▶ Your assignment:
With images removed, return the whole listing exactly as written.

▶ Data to process:

┄┄┄┄┄┄

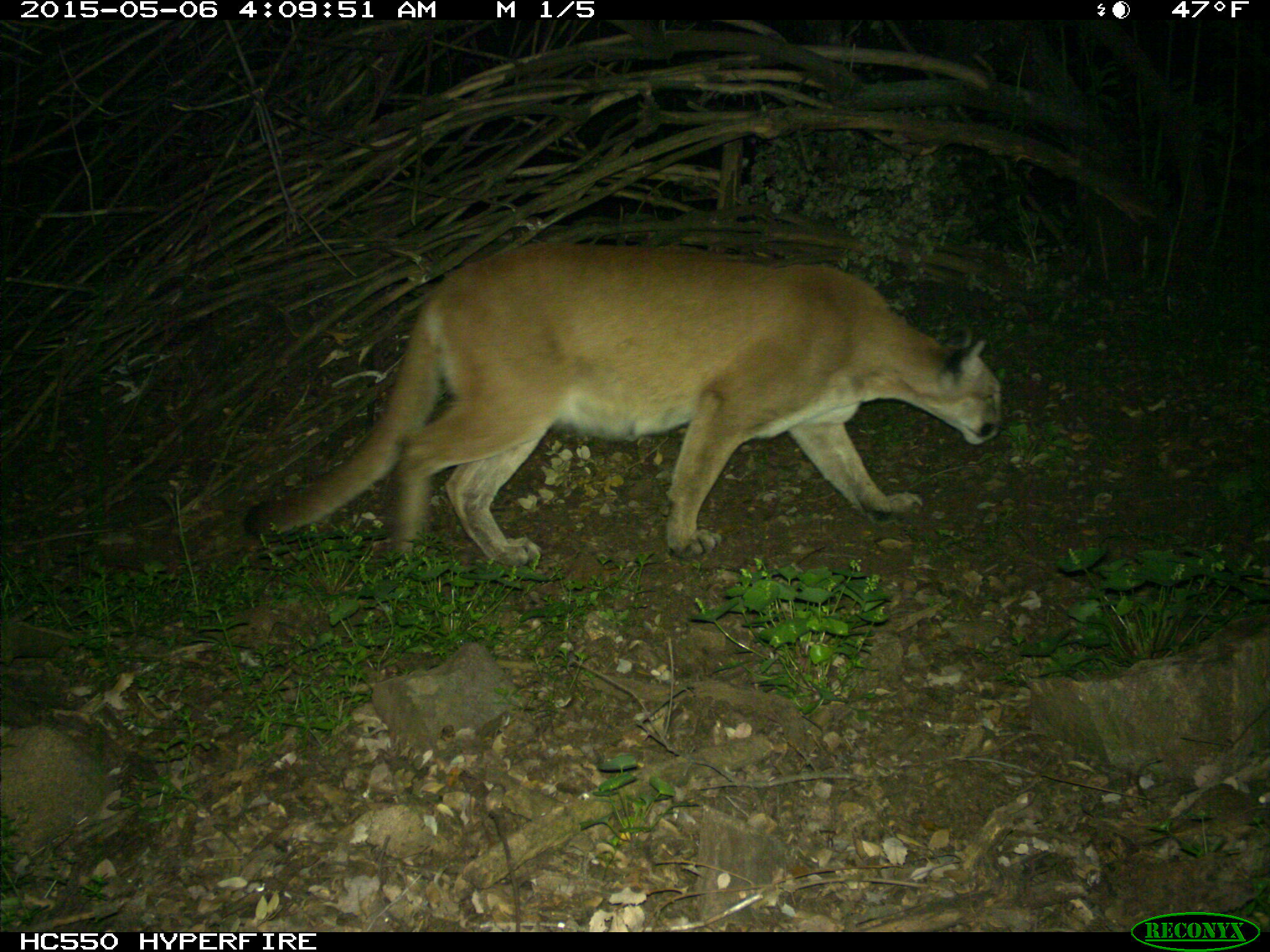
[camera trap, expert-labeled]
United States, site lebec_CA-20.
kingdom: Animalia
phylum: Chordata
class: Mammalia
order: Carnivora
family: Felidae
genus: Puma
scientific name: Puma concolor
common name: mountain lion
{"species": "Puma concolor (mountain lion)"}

┄┄┄┄┄┄

▶ Answer to the problem:
[camera trap, expert-labeled]
United States, site lebec_CA-20.
kingdom: Animalia
phylum: Chordata
class: Mammalia
order: Carnivora
family: Felidae
genus: Puma
scientific name: Puma concolor
common name: mountain lion
{"species": "Puma concolor (mountain lion)"}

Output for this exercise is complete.